The trial itself, though, was only going to be about fault — whether the water company and Eastman were liable for the drinking water contamination. Had the plaintiffs gone to trial and won on that issue, any awarding of monetary damages could have taken much longer, through a separate legal proceeding.
Who is covered by the settlement?
The case that was set for trial covered a broad class that included three categories of people: Everyone who lived at the time of the spill in a dwelling supplied with tap water by the West Virginia American Kanawha Valley Treatment Plant, everyone who at that time owned a business supplied with water by that plant, and everyone who worked at a business supplied with water from the plant, but who lived in a dwelling that got its tap water from some other source.
Expert testimony in the pre-trial phase of the case put the size of the resident class at about 224,000 people and the business owner class at more than 7,300 people. It is not clear how many wage earners could be covered.
The water company settlement’s term sheet, though, states that a final agreement — still to be prepared by the lawyers for both sides — “will identify a proposed settlement class” that would have to be approved by the court.
What if I didn’t sign up for any lawsuits?
Generally speaking, class actions don’t work that way. Anyone who fits into the class definition that is eventually approved by the court as the “proposed settlement class” would automatically be part of the case. The intent of the settlement is to resolve all litigation over the water crisis with Eastman and West Virginia American. This includes not just the “Good” case that was set for trial, but a variety of other cases that were pending in state and federal courts.

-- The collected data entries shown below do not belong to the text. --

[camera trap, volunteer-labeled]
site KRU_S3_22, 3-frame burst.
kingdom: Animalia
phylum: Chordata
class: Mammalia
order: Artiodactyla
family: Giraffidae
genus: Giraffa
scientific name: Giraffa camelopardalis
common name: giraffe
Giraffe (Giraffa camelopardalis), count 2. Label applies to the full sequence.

At least one case has already been identified as not being part of the settlement, one brought on behalf of the West Virginia Hospitality Association. People who fall within the definition of the class will also have an opportunity later to “opt-out” of the settlement. But the term sheets also indicate that, if enough people do that, the defendants can decide to pull out of the deal. For example, if more than 1,100 claimants opt-out of the Eastman settlement, Eastman can terminate its obligation to pay. West Virginia American can back out of the deal if either 900 individuals or 250 businesses opt-out of the settlement.